2) Expecting claim-type-specific periods that aren’t configured

Warning: Don’t assume Georgia’s allocator will apply different periods by claim category. For Georgia, the guidance used by the allocator set out the general/default period in O.C.G.A. § 9-11-23, not claim-type-specific sub-rules. If your agreement logic depends on category-specific timing, you’ll need to reflect that through how you structure inputs—rather than relying on hidden jurisdiction branching.

3) Date formatting and missing dates

Typical date-related mistakes:

  • Entering only a settlement date when the tool also expects a start/reference date
  • Swapping day/month order
  • Entering the same date for two different timeline events (which can collapse a period)

If the output includes time-dependent adjustments, these mistakes can be amplified.

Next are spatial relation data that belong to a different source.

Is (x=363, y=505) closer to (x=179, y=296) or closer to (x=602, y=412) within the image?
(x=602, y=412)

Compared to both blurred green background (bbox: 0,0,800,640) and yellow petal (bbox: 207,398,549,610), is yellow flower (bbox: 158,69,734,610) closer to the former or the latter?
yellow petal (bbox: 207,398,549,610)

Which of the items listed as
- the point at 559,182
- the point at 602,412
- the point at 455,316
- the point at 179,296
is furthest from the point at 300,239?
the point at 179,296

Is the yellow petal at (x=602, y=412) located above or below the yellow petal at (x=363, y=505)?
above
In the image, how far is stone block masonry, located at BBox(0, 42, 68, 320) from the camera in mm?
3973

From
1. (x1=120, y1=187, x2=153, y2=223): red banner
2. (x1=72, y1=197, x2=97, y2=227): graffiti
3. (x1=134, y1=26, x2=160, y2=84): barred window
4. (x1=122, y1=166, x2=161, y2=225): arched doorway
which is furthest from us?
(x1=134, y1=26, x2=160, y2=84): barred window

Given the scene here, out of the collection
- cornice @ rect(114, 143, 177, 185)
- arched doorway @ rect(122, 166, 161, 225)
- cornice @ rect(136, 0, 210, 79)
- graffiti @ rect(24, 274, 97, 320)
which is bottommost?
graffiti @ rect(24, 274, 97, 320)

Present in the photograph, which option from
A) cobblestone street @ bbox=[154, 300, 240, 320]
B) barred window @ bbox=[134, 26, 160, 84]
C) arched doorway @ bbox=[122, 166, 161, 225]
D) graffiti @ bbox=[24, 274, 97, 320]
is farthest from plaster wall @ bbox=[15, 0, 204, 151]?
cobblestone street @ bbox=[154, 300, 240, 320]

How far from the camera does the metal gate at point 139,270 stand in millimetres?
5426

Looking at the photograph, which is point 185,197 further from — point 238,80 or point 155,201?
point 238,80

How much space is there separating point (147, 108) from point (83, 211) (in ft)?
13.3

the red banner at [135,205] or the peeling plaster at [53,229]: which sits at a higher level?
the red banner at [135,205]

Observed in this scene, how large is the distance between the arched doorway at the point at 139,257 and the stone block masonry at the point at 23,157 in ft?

4) Totals that don’t reconcile due to rounding

Allocation systems may round line items to whole dollars (or to two decimals). The sum of rounded line items may differ slightly from the total settlement.

What to do:

  • Check whether DocketMath indicates a rounding policy
  • If the interface allows it, increase precision in inputs or keep full decimals if supported (then let the tool round)

5) Inconsistent amounts across inputs

If you entered:

  • a total settlement,
  • plus a list of claimant amounts,
  • plus any credits/balances,

make sure the relationships are consistent. When not, the allocator may scale shares in ways that surprise you.

Try it

Use this “fast run” workflow to confirm the Georgia default period is being applied via O.C.G.A. § 9-11-23:

  1. Go to /tools/settlement-allocator
  2. Select Georgia (US-GA)
  3. Enter:
    • a total settlement amount
    • at least one claimant/component line item
    • the relevant settlement timing date(s) available in your materials
  4. Click Calculate
  5. Verify on the results screen that:
    • the jurisdiction is Georgia
    • the tool is using a general/default period framework (not claim-type branching)

Then do one controlled variation:

  • Keep everything the same except adjust the settlement date by a few weeks.
  • Re-run the calculation and observe which allocated shares move.

If allocated amounts don’t change when you change timing inputs, double-check that you actually edited the field the tool uses for Georgia’s time-based logic.

Note: DocketMath outputs are only as accurate as your inputs. If your settlement agreement includes unique phrasing (for example, partial distributions or conditional payments), reflect that structure through the calculator’s supported fields rather than forcing a single “average” date.